* **Problem statement**:
Repeat exactly, and only, the lines below starting at the line that contains "genus: Sylvicapra" and ending at the line that contains "label granularity: sequence-level", inclusive of both.

[Saved data entries]
************
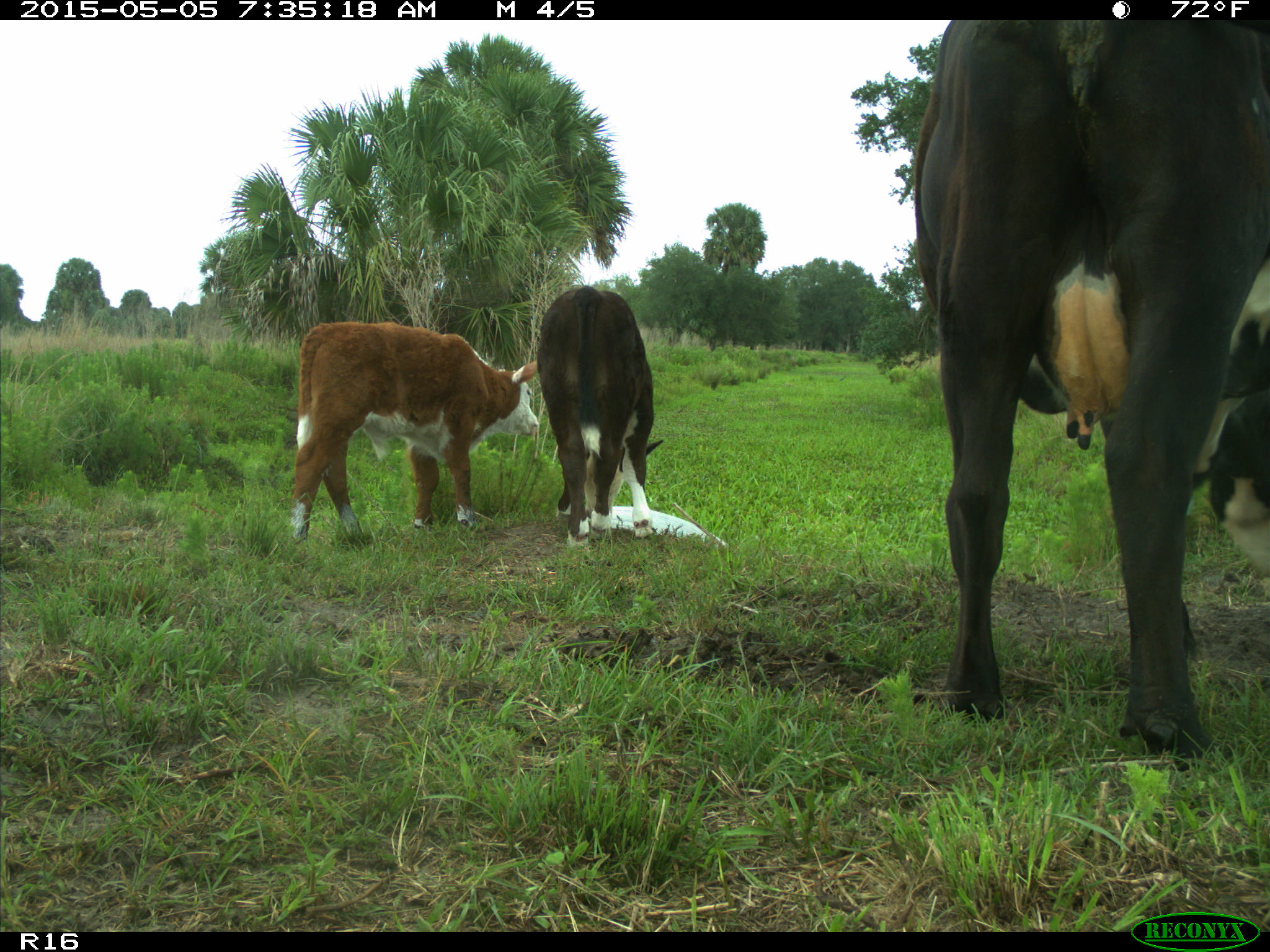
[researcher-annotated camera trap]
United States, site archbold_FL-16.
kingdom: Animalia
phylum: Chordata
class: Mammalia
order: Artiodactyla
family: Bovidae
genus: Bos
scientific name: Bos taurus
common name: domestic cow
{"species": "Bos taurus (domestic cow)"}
************
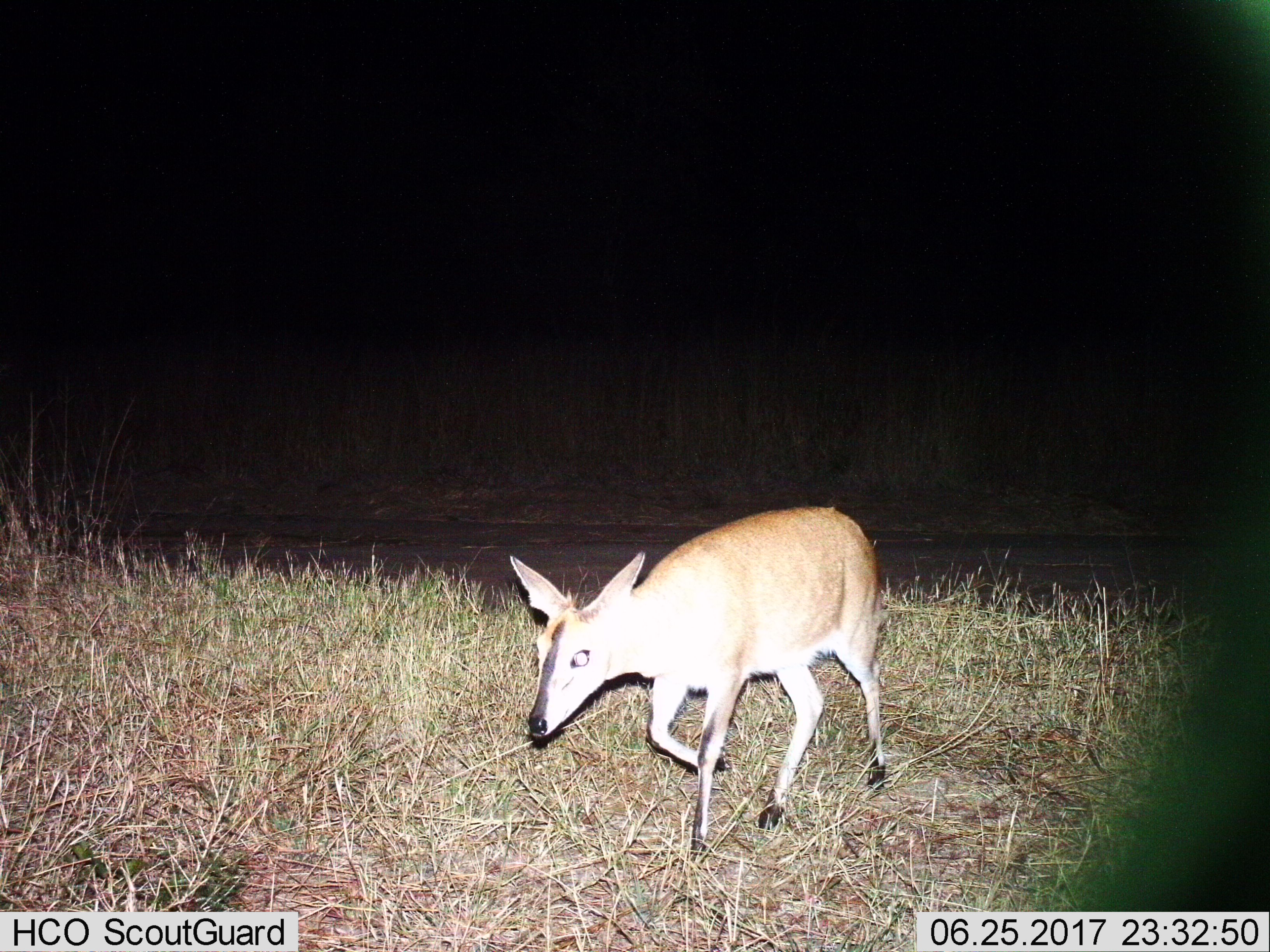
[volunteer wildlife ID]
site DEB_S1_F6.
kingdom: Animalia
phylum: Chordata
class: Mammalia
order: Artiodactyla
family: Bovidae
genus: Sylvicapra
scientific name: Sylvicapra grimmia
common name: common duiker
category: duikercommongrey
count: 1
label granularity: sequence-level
************
* **Response below**:
genus: Sylvicapra
scientific name: Sylvicapra grimmia
common name: common duiker
category: duikercommongrey
count: 1
label granularity: sequence-level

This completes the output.